In the recent past, there have been growing concerns about the number of deaths that have been attributed to antibiotic resistance. Antibiotic resistance is the ability of illness-causing microorganisms to resist the effects of conventional preventive medicine. These concerns are indeed valid, with the World Health Organization (WHO) estimating that around 150,000 deaths are occurring annually due to multi-drug resistance in the case of Tuberculosis alone. Considering the benefits, that humanity has derived from vaccination for the past century or so, likening the risk to terrorism, as a number of people have done, would not be deemed exaggeratory.

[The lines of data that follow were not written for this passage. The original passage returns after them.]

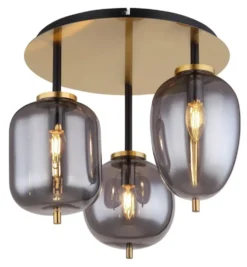 Blacky Ø46 plafond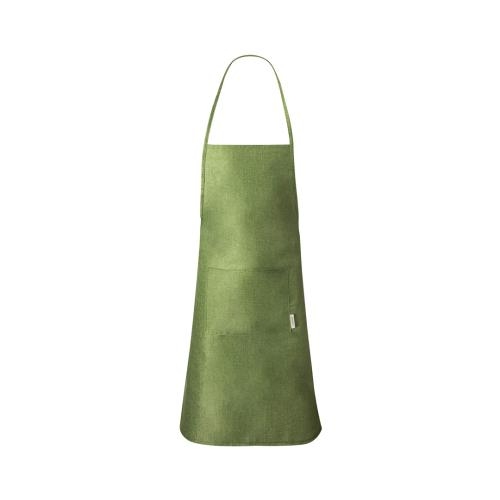Hennep schort Leiza groen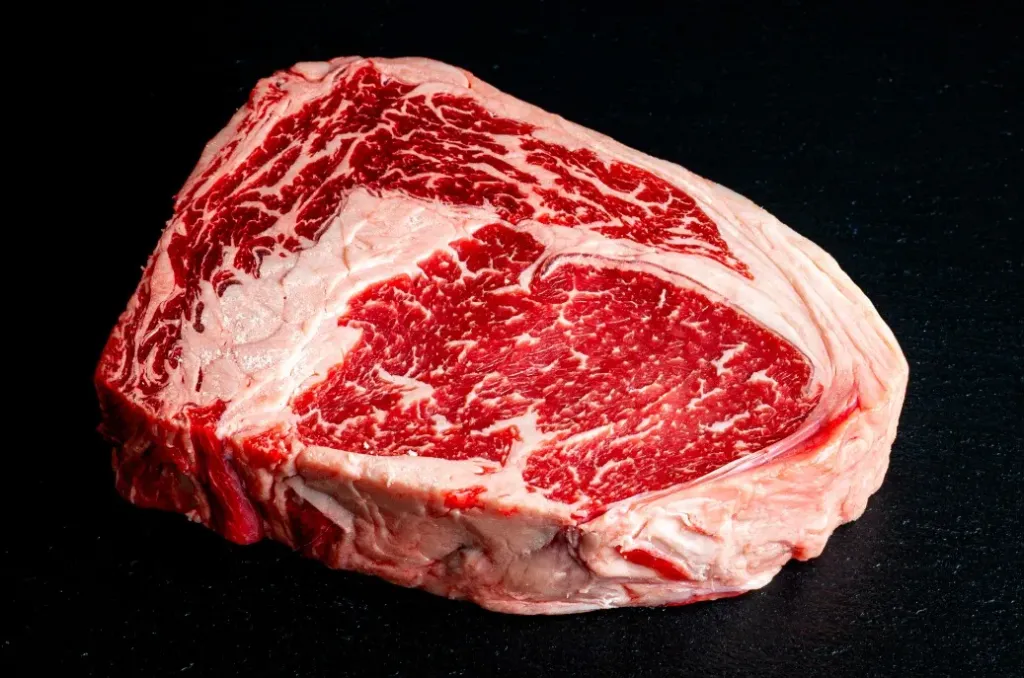 Wagyu Cube Roll (MB 4-5)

The situation that we are now finding ourselves in can be attributed to some of the practices that we ourselves have carried out over time. Abuse of drugs within hospitals has continually shifted power in favor of the pathogens as they continued to grow more and more resistant. In addition, with the food chain being dotted with traces of antibiotics, which have been injected into livestock, it was only a matter of time before these pathogens started laughing in our faces.

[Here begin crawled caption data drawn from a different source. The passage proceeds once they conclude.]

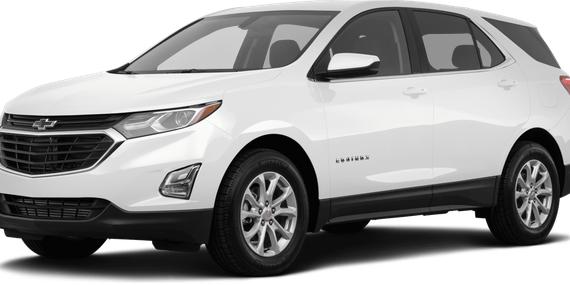 CHEVROLET EQUINOX 2020 3GNAXKEV9LL252828 image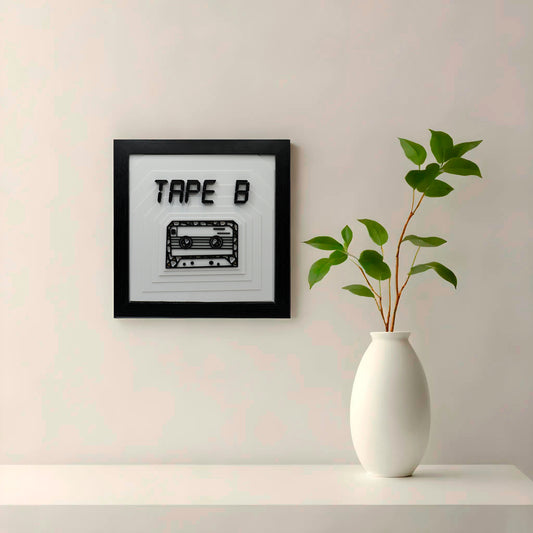 TAPE B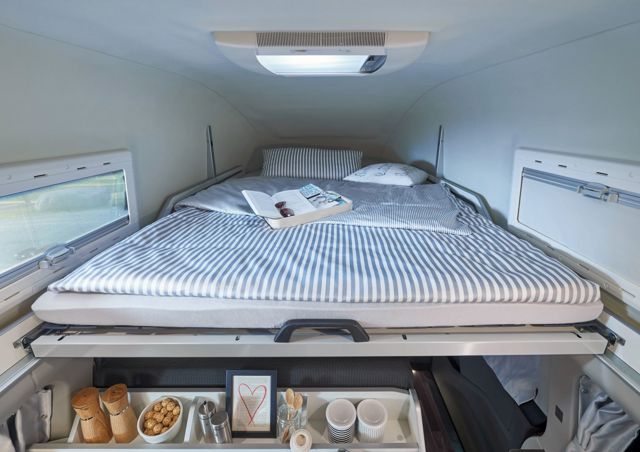 Ford Transit Custom photo 17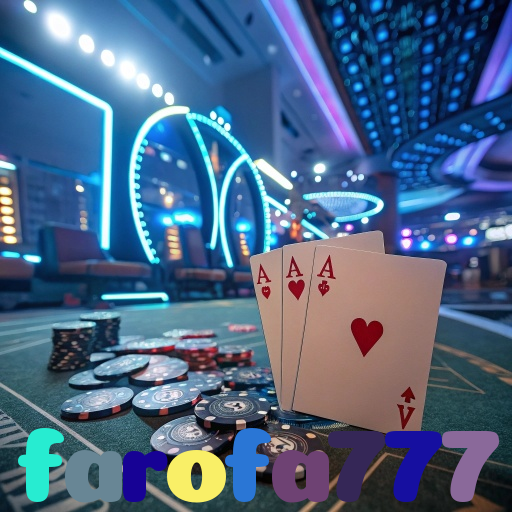farofa777 - Baixe o app farofa777 no Google Play e jogue ao vivo
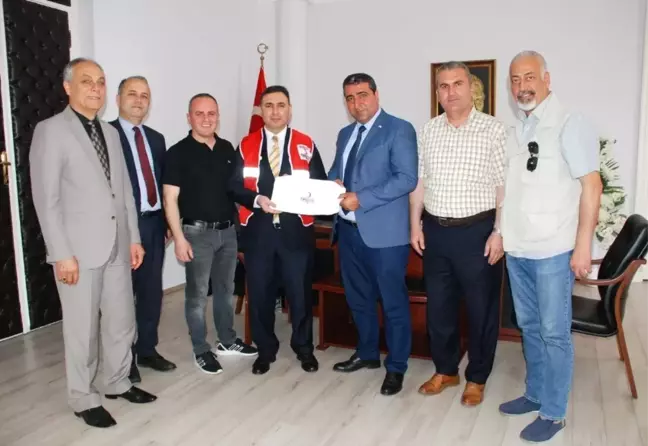Yılmaz:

However, not all hope is lost. Earlier this week, a modified version of the bill Preservation of Antibiotics for Medical Treatment Act (PAMTA) was introduced in Congress. It seeks to limit the use of antibiotics on livestock. Presently, about 80% of antibiotics manufactured are for use in livestock, mainly to increase their growth rate or to cover for poor sanitation conditions. It aims at limiting their use to only therapeutic uses. This is very important, since should the current use of antibiotics on livestock continue, humans will continue to take in small quantities of these antibiotics as we enjoy products from the livestock. In effects the bacteria will continue to modify, becoming more and more resistant to antibiotics until eventually, vaccines will be described worthless.